Xbox’s Poker Play Hints at Future TV

Full House Poker is a humble new Xbox 360 game and before I explain why it may represent a path for the future of entertainment, I need to talk about monkeys.

Have you ever heard the theory about the monkeys and typewriters? The scenario goes like this: acquire an infinite number of monkeys and an infinite number of typewriters. Now tell those chimps to get to work. At some point, one lucky little simian will type out the collected works of Shakespeare. Or Danielle Steele. Or both, because that’s what happens when you’re dealing with infinity: remove all boundaries and nearly anything could happen.

The monkey scenario is challenging because humans tend to have a hard time with a concept so tremendously abstract. What if we dealt with a somewhat smaller number? How about 27 million? That’s the number of people who have played the Call of Duty games since the franchise first launched in 2003. Those people are responsible for 2 BILLION hours of gameplay. Human civilization is about 6,000 years old, but in less than a decade, Call of Duty players have spent more than 230,000 cumulative years in the game. And during every hour of gameplay, new stories were being told.

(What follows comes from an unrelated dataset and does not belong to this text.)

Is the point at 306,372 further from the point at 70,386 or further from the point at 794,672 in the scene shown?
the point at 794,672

Most of the stories generated within those billions of Call of Duty games were undoubtedly chaotic, disjointed affairs and would be of little or no interest to a viewer who wasn’t also engaged in the game. But I guarantee there were exceptions. I refuse to believe you can go more than a few thousand years without a few fascinating moments of inspiration, valor or humor, even in a bombastic game in which the primary narrative elements are literally bombs. Ultimately, those intriguing moments must have surely transformed a disinterested observer into an engaged viewer.

Should we grieve the loss of those precious few moments that are now lost to the digital ether? Nah. There are easier ways to find and distribute great stories, especially when those moments of glowing narrative are so rare. But what if the content weren’t so polarizing? And what if there was a system in place that let a few savvy curators isolate and frame the best storylines? What if there were ways to generate more frequent narrative serendipity?

It might look a little like Full House Poker.

In addition to the human-vs-computer gameplay that provides the basis for much of the Full House Poker experience, the game features a regularly scheduled live event called Texas Heat. These half-hour tournaments that link players via Xbox Live will be focused according to theme (e.g., costume night, beginners night, pro night, etc.). And here’s how the live tournaments were described by Xbox Live games lead producer Sean O’Connor in a recent interview with Kotaku:

“We have an announcer who comes on, tells you about different things happening in the tournament. We tried to make it feel like a TV show. It’s more about camera angles and call outs.”

All the game is a stage, and in this case, the players are the players. From the Kotaku article: “While playing the tournament, gamers will hear when friends in the tournament do something spectacular, good or bad, O’Connor said. So if a friend plays a particularly bad hand, or bluffs his way to a big win, you’ll hear about it.” As it becomes easier to place a virtual and figurative spotlight on interesting players, it’s easy to imagine human interest stories being developed in an effort to pull the same sort of viewership currently dedicated to broadcast reality programming on TV.
It’s an enticing economic model for content creation. The “actors” (players) pay for the opportunity to compete against one another while serving as the stars of drama or comedy or thriller that unfolds in real time. There isn’t any shortage of game play from which to draw stories – game designer/trendwatcher Jane McGonigal estimates there are 3 billion hours of gaming every week.

Platform owners such as Microsoft and Sony will make increasing use of games-as-content, taking advantage of the human element to enhance additional storytelling through games that already include Hollywood blockbuster-quality sound and visuals.

However, real-time conversation curators and gamers aren’t going to replace directors and actors any time soon. There will be cost efficiencies in “found” content, but waiting to stumble across great content can’t replace all original storytelling methods. We don’t have the infinite time or the infinite monkeys.